Type 1 diabetes is a more severe form of the disease and also more common. Type 2 diabetes accounts for 90-95% of all cases, but it’s still important to know that a person can get either type of diabetes at any age. It’s also important to know that type 1 diabetes can be treated with insulin injections, while type 2 is treated with medications like metformin or sulfonylureas which help increase insulin sensitivity in the body. Both types may lead to complications like heart disease and stroke (type 2), kidney disease (type 2) and eye disease (both).

Type 2 diabetes

Diabetes early signs

Here are some of the early signs symptoms of diabetes:
Extreme thirst or hunger
Blurred vision, especially at night -Sores that are slow to heal
Nausea or vomiting
Extreme hunger that cannot be relieved by eating -Irritability, moodiness or depression
Extreme fatigue or drowsiness

Diabetes early signs

Diagnosis for diabetes

You can get a diagnosis for diabetes in two ways:

Blood test
Physical examination

A blood test is the most common way to test for diabetes. However, fasting blood sugar levels are not always accurate and may not indicate the presence of diabetes. A doctor will use a specific formula to determine if your blood sugar counts as diabetic or pre-diabetic.

Get tested to know your risk!

If you are worried about your health and are looking for ways to keep your risk of diabetes at bay, the Home Glucose Test is the way to go. It is affordable, reliable, and painless. You can order it online or get it done at a nearby pharmacy store. The test takes only a few minutes and you will have your results within 24 hours.

Diagnosis for diabetes

The Home Glucose Test is simple: all you need to do is prick your finger with the lancet provided with the kit (which has never been used before), put a drop of blood on each reagent strip, place them in an enclosed tray, wait for 5 minutes (or up to 15 minutes depending on the brand) and dip the end of each reagent strip into distilled water for 5 seconds or up until color appears – whichever comes first!

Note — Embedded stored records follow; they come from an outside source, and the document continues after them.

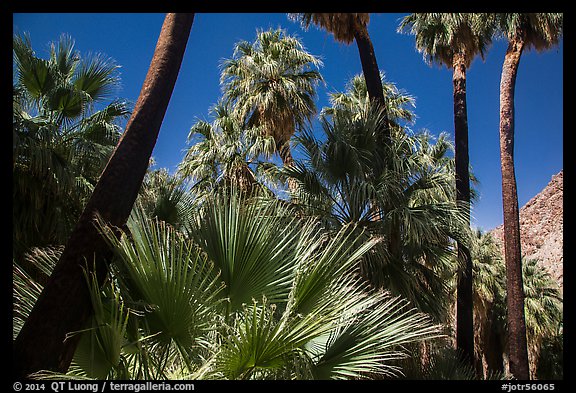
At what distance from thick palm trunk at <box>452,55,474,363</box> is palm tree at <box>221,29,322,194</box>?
4539 mm

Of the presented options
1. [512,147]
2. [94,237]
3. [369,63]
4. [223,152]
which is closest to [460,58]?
[512,147]

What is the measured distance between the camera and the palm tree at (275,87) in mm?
13602

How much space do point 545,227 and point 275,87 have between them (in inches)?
1807

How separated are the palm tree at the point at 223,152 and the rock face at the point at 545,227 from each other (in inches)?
1190

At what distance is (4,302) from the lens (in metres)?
2.53

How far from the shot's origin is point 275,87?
13695 millimetres

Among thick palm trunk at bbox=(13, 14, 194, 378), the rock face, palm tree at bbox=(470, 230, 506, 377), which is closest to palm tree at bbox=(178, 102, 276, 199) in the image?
thick palm trunk at bbox=(13, 14, 194, 378)

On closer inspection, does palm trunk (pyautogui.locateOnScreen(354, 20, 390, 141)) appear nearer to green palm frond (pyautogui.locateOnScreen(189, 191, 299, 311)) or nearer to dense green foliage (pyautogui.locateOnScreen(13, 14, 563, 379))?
dense green foliage (pyautogui.locateOnScreen(13, 14, 563, 379))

Once you have the results, all you need to do is compare them with the reference range provided on the package. If your reading falls within a certain range, then you are not at risk of diabetes. However, if there is something unusual about your test results and they fall outside this range, then it’s time to consult a doctor immediately.

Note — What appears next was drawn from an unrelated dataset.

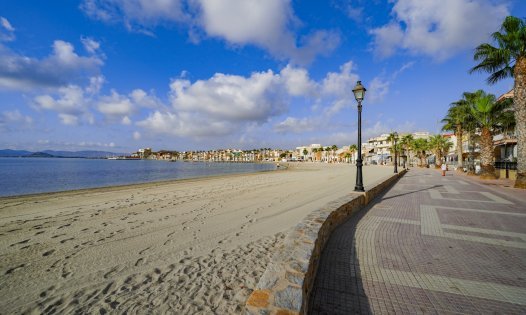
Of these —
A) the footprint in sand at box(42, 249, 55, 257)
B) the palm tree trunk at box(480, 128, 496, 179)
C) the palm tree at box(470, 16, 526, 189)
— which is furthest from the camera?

The answer to the question “Which is worse, Type 2 diabetes or Type 1?” depends on who you ask. Someone with type 1 may say that it is much worse for them than for someone with type 2 because they were born with it and have no control over what happens to their body. On the other hand, a person with type 2 would argue that they could stop eating so much sugar if they wanted but cannot control their body from producing insulin. In reality both diseases are devastating and should be taken seriously by anyone who suspects they might have them.

Alex Bilchenko

Alex Bilchenko

Hi, I'm Alex - a Certified Holistic Health Coach and Nutritionist.
I'm here to help you find your happy place with food and diet!

I have a bachelor's degree in psychology and am passionate about nutrition, cooking, meditation, and all things wellbeing — anything that helps me feel more balanced and focused in life.